-- Dataset extract --
· · · · · · ·

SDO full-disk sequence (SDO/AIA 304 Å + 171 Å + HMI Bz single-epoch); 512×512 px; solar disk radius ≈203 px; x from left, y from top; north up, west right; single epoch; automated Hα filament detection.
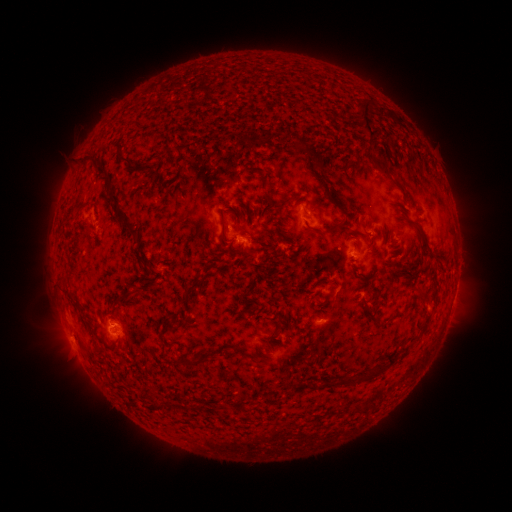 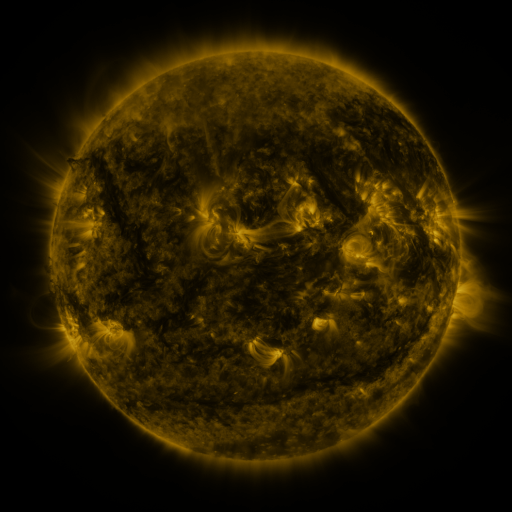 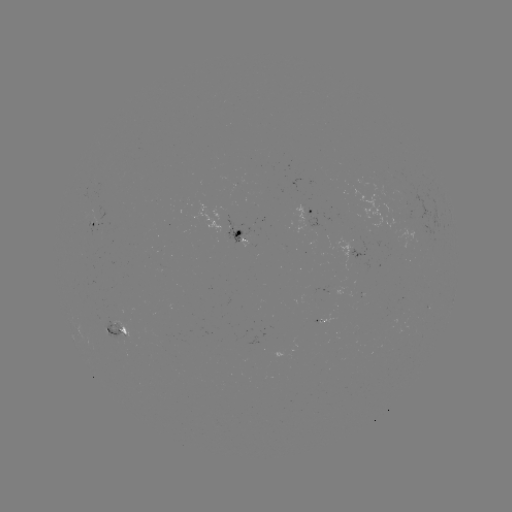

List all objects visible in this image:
filament: <bbox>354, 97, 374, 138</bbox>
filament: <bbox>375, 104, 396, 122</bbox>
filament: <bbox>290, 140, 305, 156</bbox>
filament: <bbox>307, 149, 319, 164</bbox>
filament: <bbox>114, 150, 132, 167</bbox>
filament: <bbox>78, 156, 93, 170</bbox>
filament: <bbox>94, 165, 106, 176</bbox>
filament: <bbox>380, 165, 391, 178</bbox>
filament: <bbox>319, 176, 331, 186</bbox>
filament: <bbox>328, 189, 342, 208</bbox>
filament: <bbox>262, 191, 272, 204</bbox>
filament: <bbox>109, 194, 120, 207</bbox>
filament: <bbox>275, 194, 297, 215</bbox>
filament: <bbox>244, 199, 250, 208</bbox>
filament: <bbox>308, 201, 315, 211</bbox>
filament: <bbox>343, 212, 355, 219</bbox>
filament: <bbox>220, 217, 228, 243</bbox>
filament: <bbox>409, 218, 430, 248</bbox>
filament: <bbox>320, 219, 346, 234</bbox>
filament: <bbox>367, 234, 376, 250</bbox>
filament: <bbox>429, 247, 443, 257</bbox>
filament: <bbox>132, 250, 142, 258</bbox>
filament: <bbox>395, 261, 406, 271</bbox>
filament: <bbox>185, 276, 203, 297</bbox>
filament: <bbox>324, 283, 337, 302</bbox>
filament: <bbox>419, 286, 427, 295</bbox>
filament: <bbox>364, 304, 382, 325</bbox>
filament: <bbox>387, 308, 401, 320</bbox>
filament: <bbox>162, 342, 169, 358</bbox>
filament: <bbox>231, 344, 249, 356</bbox>
filament: <bbox>322, 347, 401, 387</bbox>
filament: <bbox>180, 350, 213, 368</bbox>
filament: <bbox>195, 402, 204, 411</bbox>
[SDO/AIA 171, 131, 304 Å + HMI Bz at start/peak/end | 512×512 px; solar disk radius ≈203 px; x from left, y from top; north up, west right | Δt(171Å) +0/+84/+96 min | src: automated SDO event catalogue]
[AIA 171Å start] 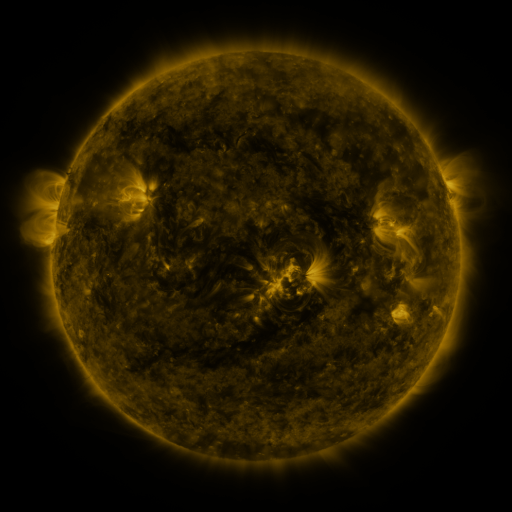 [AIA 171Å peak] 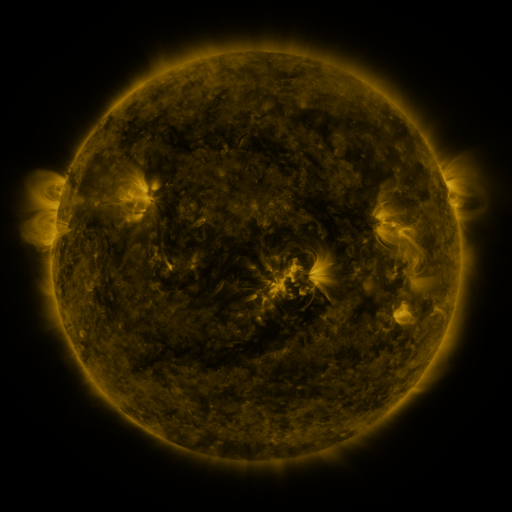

· · · · · · ·

-- Exercise prompt --
Copy the entries above word for word, from their opening line through the line containing "filament: <bbox>220, 217, 228, 243</bbox>", with both ends included. Leave the pictures out of your copy.

-- Solution to the exercise --
SDO full-disk sequence (SDO/AIA 304 Å + 171 Å + HMI Bz single-epoch); 512×512 px; solar disk radius ≈203 px; x from left, y from top; north up, west right; single epoch; automated Hα filament detection.

List all objects visible in this image:
filament: <bbox>354, 97, 374, 138</bbox>
filament: <bbox>375, 104, 396, 122</bbox>
filament: <bbox>290, 140, 305, 156</bbox>
filament: <bbox>307, 149, 319, 164</bbox>
filament: <bbox>114, 150, 132, 167</bbox>
filament: <bbox>78, 156, 93, 170</bbox>
filament: <bbox>94, 165, 106, 176</bbox>
filament: <bbox>380, 165, 391, 178</bbox>
filament: <bbox>319, 176, 331, 186</bbox>
filament: <bbox>328, 189, 342, 208</bbox>
filament: <bbox>262, 191, 272, 204</bbox>
filament: <bbox>109, 194, 120, 207</bbox>
filament: <bbox>275, 194, 297, 215</bbox>
filament: <bbox>244, 199, 250, 208</bbox>
filament: <bbox>308, 201, 315, 211</bbox>
filament: <bbox>343, 212, 355, 219</bbox>
filament: <bbox>220, 217, 228, 243</bbox>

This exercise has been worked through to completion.